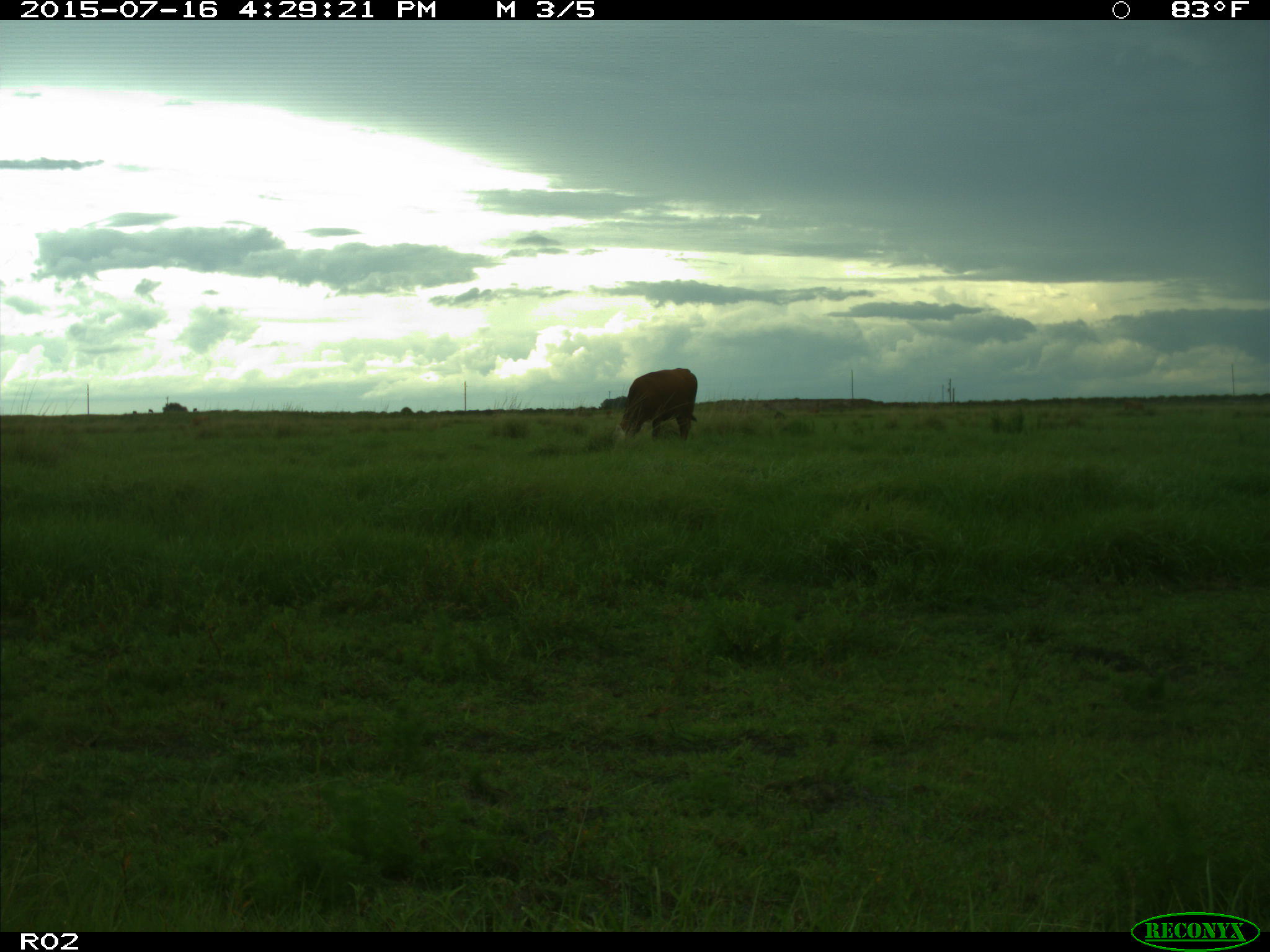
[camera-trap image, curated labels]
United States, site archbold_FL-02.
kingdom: Animalia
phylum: Chordata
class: Mammalia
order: Artiodactyla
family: Bovidae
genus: Bos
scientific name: Bos taurus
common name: domestic cow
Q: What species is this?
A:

▶ **Your assignment**
Could every line above be set down exactly, with the pictures omitted?

▶ **Solution to this problem**
[camera-trap image, curated labels]
United States, site archbold_FL-02.
kingdom: Animalia
phylum: Chordata
class: Mammalia
order: Artiodactyla
family: Bovidae
genus: Bos
scientific name: Bos taurus
common name: domestic cow
Q: What species is this?
A:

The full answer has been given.